Madagascar: les criquets progressent vers le nord, en direction des principales régions agricoles


Le criquet migrateur africain menace aujourd'hui les récoltes de riz de Madagascar

Une infestation massive de criquets menace les récoltes de riz, une des denrées alimentaires de base de Madagascar. L'an dernier, les fermiers du sud de l'île - la région la plus pauvre - ont perdu jusqu'à 80 pour cent de leurs récoltes céréalières en raison d'invasions du criquet migrateur africain. Cette année, les experts prévoient que, lorsque la saison sèche et froide commencera en mai, d'importants essaims de criquets se dirigeront vers le nord, en direction du grenier à riz de l'île - la plaine centrale fertile. Et le riz ne sera pas prêt à être moissonné avant juillet.

Les essaims de criquets adultes, constitués de millions d'insectes en mouvement, dévorent les plantes sur lesquelles ils se posent, ne laissant que les tiges. Les récoltes locales de riz sont vitales pour la sécurité alimentaire des 15,5 millions d'habitants de l'île, dont 75 pour cent vivent en dessous du seuil de pauvreté. Les céréales constituent environ 55 pour cent du régime alimentaire moyen et la consommation de riz pour 1997/1998 devrait, d'après les prévisions, dépasser 1,7 million de tonnes.

Les experts déployés sur le terrain dans le sud de l'île signalent que plus de 5 millions d'hectares sont touchés par une infestation massive, soit cinq fois la superficie infestée en février 97. En début d'année, la FAO a lancé un appel international pour recueillir 12 millions de dollars E.-U. afin de lutter contre cette invasion. Jusqu'à présent, 8 millions de dollars E.-U. ont été promis et les opérations de lutte ont débuté. Cinq aéronefs à ailes fixées et un hélicoptère ont été affrétés et des pesticides ont été fournis. Une partie de cette aide est bilatérale; d'autres donateurs l'acheminent par le biais de la FAO.

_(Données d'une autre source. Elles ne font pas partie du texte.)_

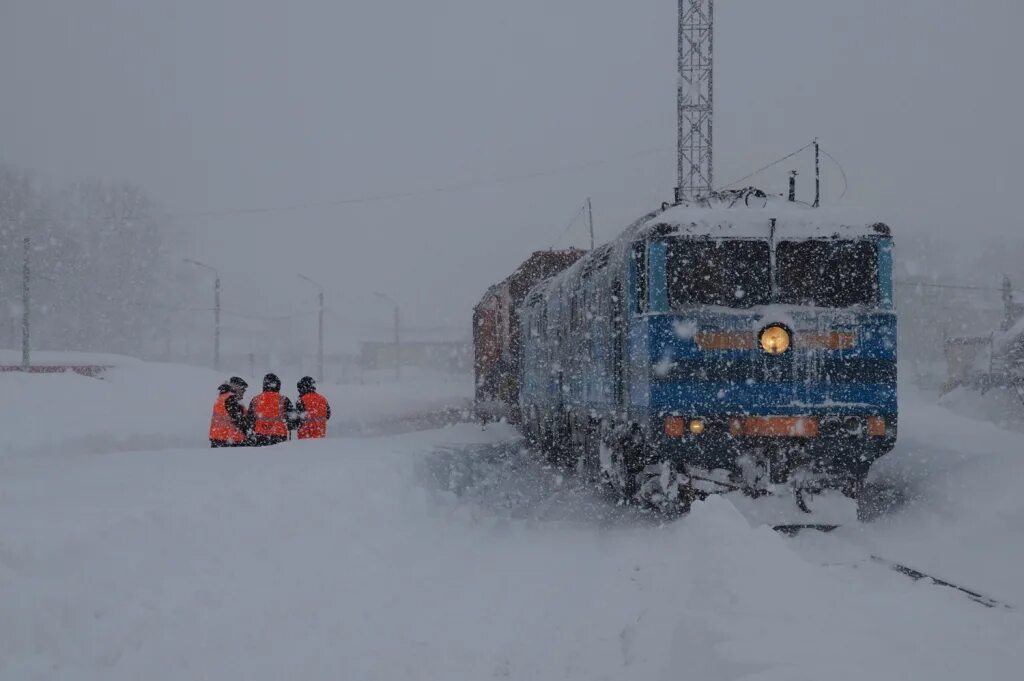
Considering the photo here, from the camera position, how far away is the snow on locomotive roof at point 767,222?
32.6ft

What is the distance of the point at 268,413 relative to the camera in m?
12.6

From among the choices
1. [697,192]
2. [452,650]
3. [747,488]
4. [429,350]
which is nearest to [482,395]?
[697,192]

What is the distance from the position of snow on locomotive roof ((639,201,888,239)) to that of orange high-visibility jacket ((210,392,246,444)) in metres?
5.60

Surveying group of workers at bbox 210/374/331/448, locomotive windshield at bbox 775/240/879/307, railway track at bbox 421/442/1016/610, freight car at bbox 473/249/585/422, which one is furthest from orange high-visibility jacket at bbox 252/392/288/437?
freight car at bbox 473/249/585/422

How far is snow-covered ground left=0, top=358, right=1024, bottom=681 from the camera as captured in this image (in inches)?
198

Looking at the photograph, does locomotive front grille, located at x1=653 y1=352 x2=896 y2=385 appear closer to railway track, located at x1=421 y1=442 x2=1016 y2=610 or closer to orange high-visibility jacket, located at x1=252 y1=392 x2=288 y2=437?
railway track, located at x1=421 y1=442 x2=1016 y2=610

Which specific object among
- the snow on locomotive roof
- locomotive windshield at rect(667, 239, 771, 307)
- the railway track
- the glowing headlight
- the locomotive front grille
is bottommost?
the railway track

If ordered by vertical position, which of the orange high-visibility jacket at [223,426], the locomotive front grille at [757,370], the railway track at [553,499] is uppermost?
the locomotive front grille at [757,370]

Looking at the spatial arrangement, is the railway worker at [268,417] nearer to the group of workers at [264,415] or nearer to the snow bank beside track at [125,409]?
the group of workers at [264,415]

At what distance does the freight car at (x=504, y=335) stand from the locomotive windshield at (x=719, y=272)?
1125 cm

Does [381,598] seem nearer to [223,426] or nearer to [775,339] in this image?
[775,339]

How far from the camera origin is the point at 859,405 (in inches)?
379

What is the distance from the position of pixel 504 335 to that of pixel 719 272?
1470 cm

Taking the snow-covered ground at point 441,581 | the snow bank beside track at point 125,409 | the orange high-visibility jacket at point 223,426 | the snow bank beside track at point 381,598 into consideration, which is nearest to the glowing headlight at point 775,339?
the snow-covered ground at point 441,581
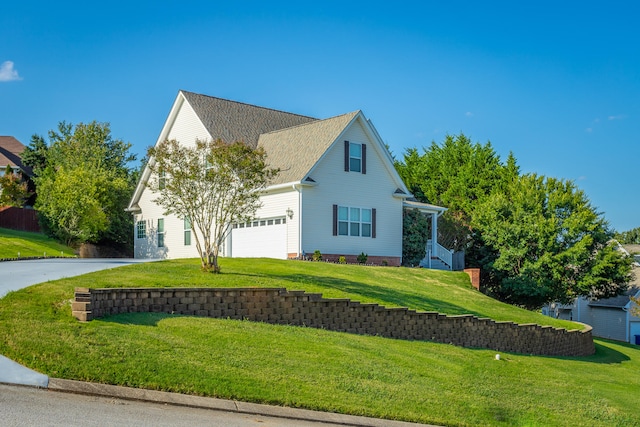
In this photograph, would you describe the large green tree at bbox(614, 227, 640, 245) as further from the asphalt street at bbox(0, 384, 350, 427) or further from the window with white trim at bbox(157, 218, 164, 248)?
the asphalt street at bbox(0, 384, 350, 427)

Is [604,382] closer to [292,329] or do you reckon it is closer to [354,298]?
[354,298]

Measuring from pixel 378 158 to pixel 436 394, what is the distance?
2032 centimetres

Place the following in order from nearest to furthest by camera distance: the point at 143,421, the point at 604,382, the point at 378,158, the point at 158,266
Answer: the point at 143,421, the point at 604,382, the point at 158,266, the point at 378,158

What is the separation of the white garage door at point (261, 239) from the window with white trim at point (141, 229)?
24.0ft

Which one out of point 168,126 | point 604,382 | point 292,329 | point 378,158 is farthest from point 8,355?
point 168,126

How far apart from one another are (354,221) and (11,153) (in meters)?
44.1

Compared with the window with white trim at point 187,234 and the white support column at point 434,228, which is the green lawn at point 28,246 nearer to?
the window with white trim at point 187,234

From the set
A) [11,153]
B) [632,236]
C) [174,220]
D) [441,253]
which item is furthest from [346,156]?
[632,236]

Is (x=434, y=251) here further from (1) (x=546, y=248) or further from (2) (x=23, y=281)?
(2) (x=23, y=281)

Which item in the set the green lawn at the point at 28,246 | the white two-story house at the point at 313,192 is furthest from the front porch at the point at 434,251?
the green lawn at the point at 28,246

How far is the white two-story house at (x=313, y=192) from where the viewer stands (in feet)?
95.8

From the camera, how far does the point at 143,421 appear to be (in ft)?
28.3

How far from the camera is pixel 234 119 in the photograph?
3434cm

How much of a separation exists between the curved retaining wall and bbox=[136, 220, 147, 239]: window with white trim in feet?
69.5
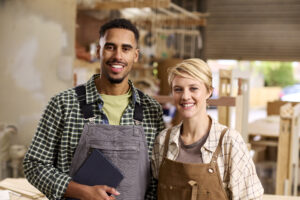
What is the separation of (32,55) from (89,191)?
2.85 metres

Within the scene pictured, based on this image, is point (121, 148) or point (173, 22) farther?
point (173, 22)

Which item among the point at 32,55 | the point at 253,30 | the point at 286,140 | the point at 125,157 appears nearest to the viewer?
the point at 125,157

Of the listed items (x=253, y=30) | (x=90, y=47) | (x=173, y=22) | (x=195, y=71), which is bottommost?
(x=195, y=71)

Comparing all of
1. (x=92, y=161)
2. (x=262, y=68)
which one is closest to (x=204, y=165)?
(x=92, y=161)

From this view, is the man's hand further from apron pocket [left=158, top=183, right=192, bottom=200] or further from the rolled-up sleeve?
apron pocket [left=158, top=183, right=192, bottom=200]

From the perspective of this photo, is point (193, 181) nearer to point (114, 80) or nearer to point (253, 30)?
point (114, 80)

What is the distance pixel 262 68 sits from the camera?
54.0 feet

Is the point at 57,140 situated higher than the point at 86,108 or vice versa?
the point at 86,108

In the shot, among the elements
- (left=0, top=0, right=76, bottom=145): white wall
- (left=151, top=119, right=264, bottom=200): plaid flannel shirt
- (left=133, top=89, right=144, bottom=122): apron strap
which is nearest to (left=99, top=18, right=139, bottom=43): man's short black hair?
(left=133, top=89, right=144, bottom=122): apron strap

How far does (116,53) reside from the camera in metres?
1.68

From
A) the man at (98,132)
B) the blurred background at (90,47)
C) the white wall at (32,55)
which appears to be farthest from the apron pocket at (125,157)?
the white wall at (32,55)

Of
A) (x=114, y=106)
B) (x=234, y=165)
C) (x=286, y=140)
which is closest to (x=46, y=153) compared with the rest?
(x=114, y=106)

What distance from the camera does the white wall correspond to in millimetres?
4102

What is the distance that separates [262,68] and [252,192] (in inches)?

Les larves de criquets dévorent un plant de maïs dans le sud de Madagascar

Le Gouvernement a fait appel à l'armée pour mener les opérations, en collaboration avec les techniciens des services de protection des cultures du Ministère de l'agriculture. Mais le relief est accidenté et les routes peu nombreuses; jusqu'à présent, 10 pour cent seulement des 5 millions d'hectares infestés ont été traités. Les criquets se reproduisent cinq fois par an et peuvent multiplier leurs effectifs cinq à dix fois à chaque nouvelle génération.

La priorité absolue est donnée actuellement à la pulvérisation du plus grand nombre de bandes larvaires possible. Il s'agit de groupes d'acridiens qui ne sont pas encore assez développés pour voler. A ce stade, même s'ils couvrent de vastes régions, ils peuvent être traités avec beaucoup moins d'insecticides qu'il n'en faut pour les essaims d'adultes. Les zones abritant d'importantes bandes larvaires sont traitées par pulvérisation aérienne pratiquée en bandes espacées d'un kilomètre. Les pesticides restent efficaces pendant trois semaines et les insectes qui se déplacent pendant cette période trouvent sur leur chemin une bande de terre pulvérisée. Les bandes larvaires plus petites sont traitées par des équipes au sol munies de pulvérisateurs à dos. Une fois que les criquets deviennent adultes et s'envolent, une pulvérisation généralisée est la seule parade.